Auf eine Vollversorgerpraxis gerechnet entzieht das der Pat.versorgung mind. 1 h pro Woche
- die politisch allseits hoch gelobten Psychotherapierichtlinien verlangen ab 1.4.17 daß PsyTh 100 min. pro Woche = zwei Therapiestd. lang ihr Telefon bedienen, letztlich um den meisten Anrufern nun direkt sagen zu können, daß sie keine Plätze haben. Schmälerung der Wochenkapazität um 2 Patienten.
- die öffentlich auch hoch gelobten "Sprechstunden" bei PsyTh wurden vom System gegenüber der ursprünglichen Idee (Bereicherung) zweckentfremdet und zwingen die Praxen seit 1.4.17, zwei Std. pro Woche der Pat.versorgung zu entziehen, um kurze Diagnostikgespräche zu führen. Der steuernde politische Regelungswille war wohl eine systematische Wahrnehmung - methodisch vollkommen verspult. Effekt: diagnostizierte Pat. sind hoch frustriert, daß es nicht weiter gehen kann. Ist dass sinnvolle Versorgung im Jahr 2018?

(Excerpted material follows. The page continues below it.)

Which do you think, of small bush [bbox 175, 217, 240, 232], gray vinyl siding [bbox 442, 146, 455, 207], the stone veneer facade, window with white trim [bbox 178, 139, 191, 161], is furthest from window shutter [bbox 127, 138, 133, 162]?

Es wäre segensreich, wenn die Politk die im System organisierten Widersprüche und Hemmnisse für PsyTh mal wahrnimmt und PsyTh so organisiert, daß psychotherapeutische Versorgung vom System unterstützt und die psyth. Kapazität nicht intern ausgebremst wird.
Grund: vermutlich das hier schon erwähnte unreflektierte Spar-Interesse.
Wieviel ist dem deutschen Staat die psychische Gesundheit eines Drittels seiner erwachsenen Bevölkerung wert? Weiterhin nur ein halbes Prozent der Organmedizin?
Kann PsyTh nicht unabhängig von Partialinteressen und dominanter Fremdbestimmung im Gesundheitssystem organisiert werden, so daß sie gut funktioniert?